Exercise objective: Return the records exactly as they stand, and keep the pictures out of the copy.

[Short descriptive text snippets]
⟨

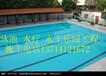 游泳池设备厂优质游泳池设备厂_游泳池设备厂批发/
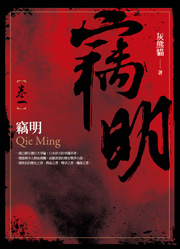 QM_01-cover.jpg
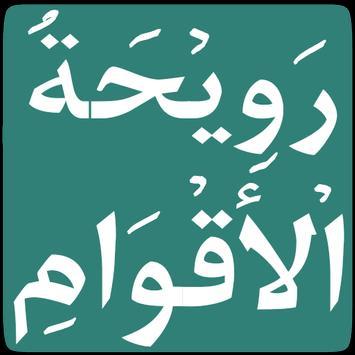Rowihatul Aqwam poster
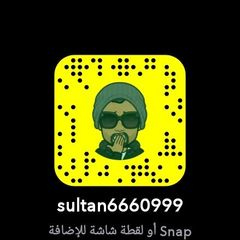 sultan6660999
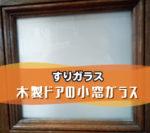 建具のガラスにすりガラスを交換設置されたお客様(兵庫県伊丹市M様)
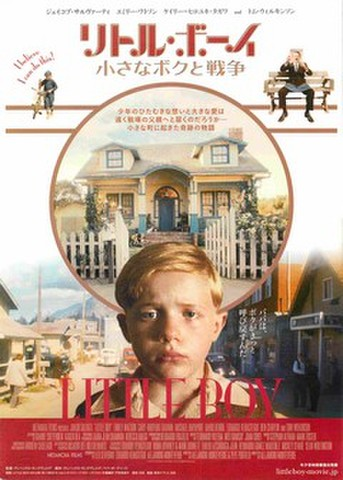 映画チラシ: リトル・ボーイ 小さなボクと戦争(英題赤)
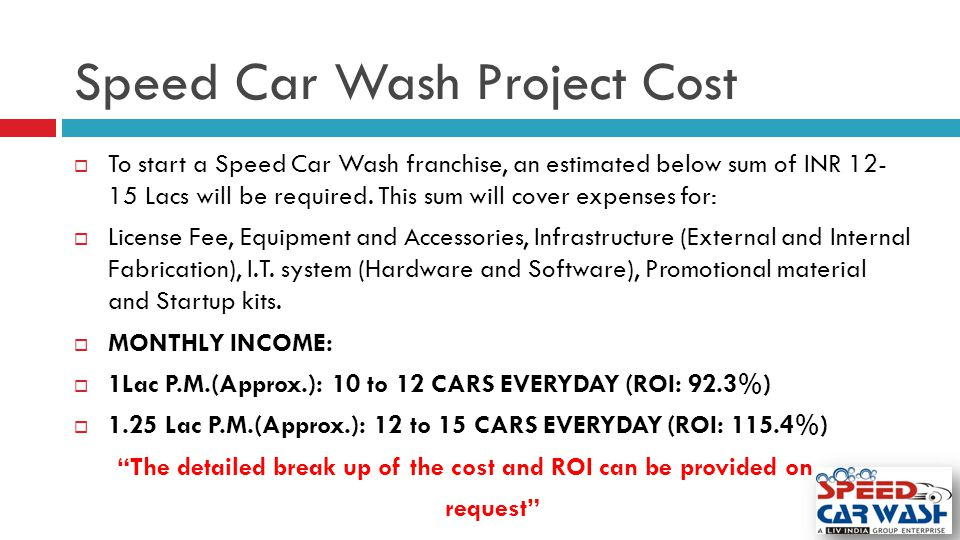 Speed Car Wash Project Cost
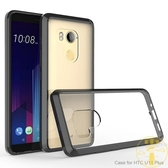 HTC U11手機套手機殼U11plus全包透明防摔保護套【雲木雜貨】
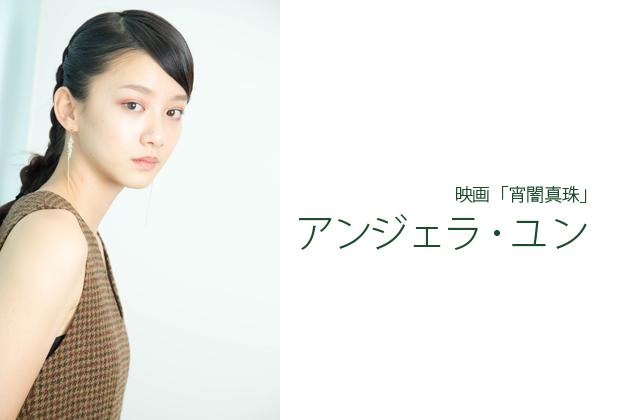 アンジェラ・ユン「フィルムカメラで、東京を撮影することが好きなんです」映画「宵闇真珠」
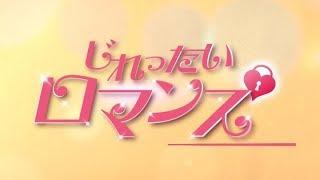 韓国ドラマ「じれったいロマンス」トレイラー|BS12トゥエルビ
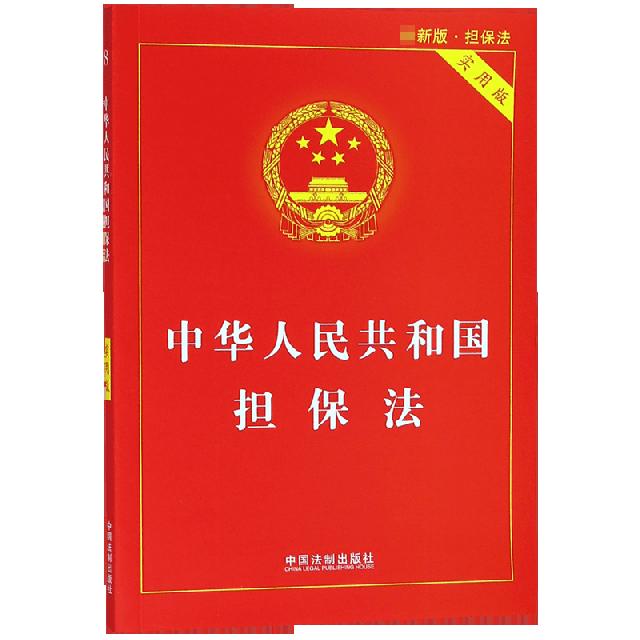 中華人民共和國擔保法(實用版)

⟩

Result of the task:
 游泳池设备厂优质游泳池设备厂_游泳池设备厂批发/
 QM_01-cover.jpg
Rowihatul Aqwam poster
 sultan6660999
 建具のガラスにすりガラスを交換設置されたお客様(兵庫県伊丹市M様)
 映画チラシ: リトル・ボーイ 小さなボクと戦争(英題赤)
 Speed Car Wash Project Cost
 HTC U11手機套手機殼U11plus全包透明防摔保護套【雲木雜貨】
 アンジェラ・ユン「フィルムカメラで、東京を撮影することが好きなんです」映画「宵闇真珠」
 韓国ドラマ「じれったいロマンス」トレイラー|BS12トゥエルビ
 中華人民共和國擔保法(實用版)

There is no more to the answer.